Can you write the next part of the passage on diversity in the construction workforce, picking up after its last sentence?

■ **Passage**:
:::
The ethical and strategic motivations for increasing diversity in the construction workforce are similar for different DEI groups, but the barriers they face differ. For example, women may face safety issues due to the lack of personal protective equipment, whereas immigrants and ethnic minorities may experience safety issues due to communication problems and lack of training. Barriers can be grouped into categories such as work culture and environment, work–family balance, health and safety, organizational issues, wage gaps, and communication inefficiencies. Although some studies have suggested solutions for improving certain aspects of DEI in the AEC sector, such as safety programs for ethnic minority workers, there is a limited number of studies evaluating the effectiveness of these best practices.

Utilized Methods

Most of the previous studies have used qualitative data collection methods such as surveys, focus groups, and interviews to explore relevant parameters and gather subjects’ perceptions. However, generalizing the results obtained from qualitative data can be problematic in terms of reliability and validity. For example, very few studies have included the views of men in analyzing the underrepresentation of women in construction (Naoum et al. 2020). Additionally, the data were usually collected from limited groups within a company, project, or university using methods such as snowball sampling, which may introduce biases that need to be considered and avoided.
:::
Saved entries
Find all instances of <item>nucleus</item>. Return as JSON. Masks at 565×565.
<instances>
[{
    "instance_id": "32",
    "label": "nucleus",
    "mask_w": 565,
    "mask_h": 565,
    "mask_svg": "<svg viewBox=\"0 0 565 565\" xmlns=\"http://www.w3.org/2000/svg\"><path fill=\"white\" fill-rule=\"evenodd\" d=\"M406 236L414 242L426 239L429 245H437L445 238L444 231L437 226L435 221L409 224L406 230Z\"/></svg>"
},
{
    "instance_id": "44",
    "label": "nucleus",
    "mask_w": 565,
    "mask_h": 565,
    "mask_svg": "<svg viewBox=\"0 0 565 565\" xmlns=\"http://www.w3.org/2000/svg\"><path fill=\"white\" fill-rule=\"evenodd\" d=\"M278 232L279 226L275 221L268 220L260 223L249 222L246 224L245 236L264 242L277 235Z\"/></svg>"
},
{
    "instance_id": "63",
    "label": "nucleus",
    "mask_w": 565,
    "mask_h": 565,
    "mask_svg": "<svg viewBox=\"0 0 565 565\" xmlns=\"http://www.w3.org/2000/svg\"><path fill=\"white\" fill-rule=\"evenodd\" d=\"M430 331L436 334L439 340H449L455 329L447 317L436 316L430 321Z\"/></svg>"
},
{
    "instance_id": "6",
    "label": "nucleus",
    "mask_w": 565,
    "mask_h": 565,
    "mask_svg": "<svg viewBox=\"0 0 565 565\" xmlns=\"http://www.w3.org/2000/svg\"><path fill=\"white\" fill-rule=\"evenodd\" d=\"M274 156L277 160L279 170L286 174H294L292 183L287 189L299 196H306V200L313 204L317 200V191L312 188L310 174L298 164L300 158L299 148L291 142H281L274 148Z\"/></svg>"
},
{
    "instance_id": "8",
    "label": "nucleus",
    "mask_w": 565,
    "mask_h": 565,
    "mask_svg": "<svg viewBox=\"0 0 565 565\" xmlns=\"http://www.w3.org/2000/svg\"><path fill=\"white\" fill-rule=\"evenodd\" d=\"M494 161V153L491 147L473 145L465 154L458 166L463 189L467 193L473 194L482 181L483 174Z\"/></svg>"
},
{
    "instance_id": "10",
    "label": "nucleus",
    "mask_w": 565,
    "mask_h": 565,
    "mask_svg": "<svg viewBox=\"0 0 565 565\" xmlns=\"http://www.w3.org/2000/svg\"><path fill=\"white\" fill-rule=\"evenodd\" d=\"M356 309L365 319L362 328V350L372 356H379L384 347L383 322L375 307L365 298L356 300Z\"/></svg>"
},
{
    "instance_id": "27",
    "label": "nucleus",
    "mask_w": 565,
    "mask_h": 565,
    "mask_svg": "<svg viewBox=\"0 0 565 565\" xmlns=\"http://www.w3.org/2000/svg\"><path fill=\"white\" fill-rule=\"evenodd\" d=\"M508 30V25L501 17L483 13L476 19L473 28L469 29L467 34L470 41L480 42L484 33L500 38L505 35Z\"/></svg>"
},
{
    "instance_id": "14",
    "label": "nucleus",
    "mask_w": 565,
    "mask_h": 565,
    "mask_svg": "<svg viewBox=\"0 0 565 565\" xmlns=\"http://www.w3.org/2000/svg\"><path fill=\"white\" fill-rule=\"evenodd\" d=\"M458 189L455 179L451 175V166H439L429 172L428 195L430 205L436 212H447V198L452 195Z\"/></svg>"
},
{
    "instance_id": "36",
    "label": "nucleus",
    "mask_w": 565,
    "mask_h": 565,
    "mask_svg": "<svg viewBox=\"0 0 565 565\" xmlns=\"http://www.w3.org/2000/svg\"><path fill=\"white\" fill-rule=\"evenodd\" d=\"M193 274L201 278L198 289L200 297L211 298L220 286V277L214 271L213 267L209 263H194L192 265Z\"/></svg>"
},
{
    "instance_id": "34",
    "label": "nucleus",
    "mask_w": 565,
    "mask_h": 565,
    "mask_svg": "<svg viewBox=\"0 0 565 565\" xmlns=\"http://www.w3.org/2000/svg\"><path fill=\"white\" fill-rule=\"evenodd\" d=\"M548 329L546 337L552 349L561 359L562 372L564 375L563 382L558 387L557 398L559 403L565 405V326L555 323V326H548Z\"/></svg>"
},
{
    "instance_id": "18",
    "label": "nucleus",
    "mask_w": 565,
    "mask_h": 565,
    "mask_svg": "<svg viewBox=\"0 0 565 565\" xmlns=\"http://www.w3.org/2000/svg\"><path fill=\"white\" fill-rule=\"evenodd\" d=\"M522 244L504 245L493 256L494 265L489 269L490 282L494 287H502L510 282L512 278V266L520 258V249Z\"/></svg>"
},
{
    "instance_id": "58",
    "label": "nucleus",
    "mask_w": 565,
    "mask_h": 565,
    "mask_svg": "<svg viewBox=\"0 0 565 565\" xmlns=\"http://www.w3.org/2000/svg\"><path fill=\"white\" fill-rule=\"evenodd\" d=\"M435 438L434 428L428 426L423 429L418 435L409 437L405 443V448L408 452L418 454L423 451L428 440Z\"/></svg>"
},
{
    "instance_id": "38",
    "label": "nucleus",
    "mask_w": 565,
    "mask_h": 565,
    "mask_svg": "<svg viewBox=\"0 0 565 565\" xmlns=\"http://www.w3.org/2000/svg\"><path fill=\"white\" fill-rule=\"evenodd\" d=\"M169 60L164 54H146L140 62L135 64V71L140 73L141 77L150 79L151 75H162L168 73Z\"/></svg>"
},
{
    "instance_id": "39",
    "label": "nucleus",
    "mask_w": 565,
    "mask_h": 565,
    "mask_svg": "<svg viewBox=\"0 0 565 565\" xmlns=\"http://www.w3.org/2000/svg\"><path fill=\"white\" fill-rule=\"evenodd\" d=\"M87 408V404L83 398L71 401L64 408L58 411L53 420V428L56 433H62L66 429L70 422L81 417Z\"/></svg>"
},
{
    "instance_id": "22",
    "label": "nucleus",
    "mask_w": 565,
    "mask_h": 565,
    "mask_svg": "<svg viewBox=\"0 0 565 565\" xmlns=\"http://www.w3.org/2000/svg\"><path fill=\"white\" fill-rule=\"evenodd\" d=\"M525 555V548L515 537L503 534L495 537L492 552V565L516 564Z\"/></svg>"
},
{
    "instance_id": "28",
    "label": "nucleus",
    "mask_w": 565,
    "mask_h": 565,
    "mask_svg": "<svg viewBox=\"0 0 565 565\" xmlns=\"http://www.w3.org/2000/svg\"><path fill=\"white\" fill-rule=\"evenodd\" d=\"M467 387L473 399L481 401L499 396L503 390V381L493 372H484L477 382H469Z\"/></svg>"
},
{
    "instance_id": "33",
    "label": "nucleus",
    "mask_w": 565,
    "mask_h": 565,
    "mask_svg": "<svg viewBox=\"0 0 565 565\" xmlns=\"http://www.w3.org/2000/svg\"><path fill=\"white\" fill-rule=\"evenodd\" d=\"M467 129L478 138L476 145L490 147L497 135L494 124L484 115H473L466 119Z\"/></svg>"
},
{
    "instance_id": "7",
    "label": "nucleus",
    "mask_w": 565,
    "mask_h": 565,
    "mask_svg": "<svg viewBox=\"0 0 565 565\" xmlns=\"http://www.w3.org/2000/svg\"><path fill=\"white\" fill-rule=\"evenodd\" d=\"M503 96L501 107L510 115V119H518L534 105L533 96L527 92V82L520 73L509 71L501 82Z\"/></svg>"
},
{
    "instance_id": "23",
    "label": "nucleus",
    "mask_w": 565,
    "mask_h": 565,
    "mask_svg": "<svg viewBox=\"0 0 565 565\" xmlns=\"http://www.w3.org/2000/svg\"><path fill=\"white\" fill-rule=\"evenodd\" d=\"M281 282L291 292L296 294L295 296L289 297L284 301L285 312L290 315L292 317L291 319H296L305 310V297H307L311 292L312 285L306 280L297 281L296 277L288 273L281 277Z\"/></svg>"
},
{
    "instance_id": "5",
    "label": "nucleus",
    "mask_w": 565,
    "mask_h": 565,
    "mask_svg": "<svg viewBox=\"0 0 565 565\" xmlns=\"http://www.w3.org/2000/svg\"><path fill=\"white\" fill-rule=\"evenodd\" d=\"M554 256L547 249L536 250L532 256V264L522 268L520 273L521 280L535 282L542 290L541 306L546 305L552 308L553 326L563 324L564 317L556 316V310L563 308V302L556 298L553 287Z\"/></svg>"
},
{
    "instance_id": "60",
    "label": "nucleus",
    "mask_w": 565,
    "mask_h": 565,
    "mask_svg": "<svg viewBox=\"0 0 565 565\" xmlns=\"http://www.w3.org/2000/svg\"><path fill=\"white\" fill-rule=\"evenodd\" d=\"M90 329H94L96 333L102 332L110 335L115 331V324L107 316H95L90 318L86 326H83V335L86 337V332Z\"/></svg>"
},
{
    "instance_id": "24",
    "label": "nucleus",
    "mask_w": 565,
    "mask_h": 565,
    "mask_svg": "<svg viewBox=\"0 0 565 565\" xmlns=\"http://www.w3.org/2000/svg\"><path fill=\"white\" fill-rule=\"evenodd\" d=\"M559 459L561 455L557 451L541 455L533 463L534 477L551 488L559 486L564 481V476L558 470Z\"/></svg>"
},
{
:::
■ **Exercise output**:
The workforce should not be polarized by gender or ethnicity because it can negatively impact mental health, work culture, and productivity. Any proposed solutions or best practices should take this into account to prevent issues like nepotism. Examining the concept of masculinity in the construction industry work environment can offer a new perspective and prevent gender polarization (Rumens 2013). There is no consistent method for evaluating the performance of underrepresented groups, making it difficult to determine their performance. Therefore, identifying relevant parameters and proposing effective performance measurements at various levels of the construction industry can be useful.
Previous studies have explored the capabilities of underrepresented DEI groups in the AEC workforce and managerial positions to a certain extent. However, there is a need for further investigation into the potential benefits that diversification could bring. Although previous studies have identified some of the challenges faced by underrepresented groups in the industry, there are still gaps that need to be addressed in future research.

Knowledge Gaps and Future Research

Despite the increasing efforts to investigate the topic of a diverse and sustainable workforce, there is still much progress to be made. Studies are needed to investigate the applicability of ethical theories and business case perspectives to increase DEI in the AEC sector. The gaps are categorized based on the results section. Firstly, research gaps regarding the study of women in AEC are specified. Secondly, the gaps in studying immigrants and ethnic and racial minorities are illustrated. Thirdly, the lack of research on other diversity groups, such as disabled individuals, is stated. Lastly, the dearth of research evaluating the interactions that the involvement of different groups might have is discussed.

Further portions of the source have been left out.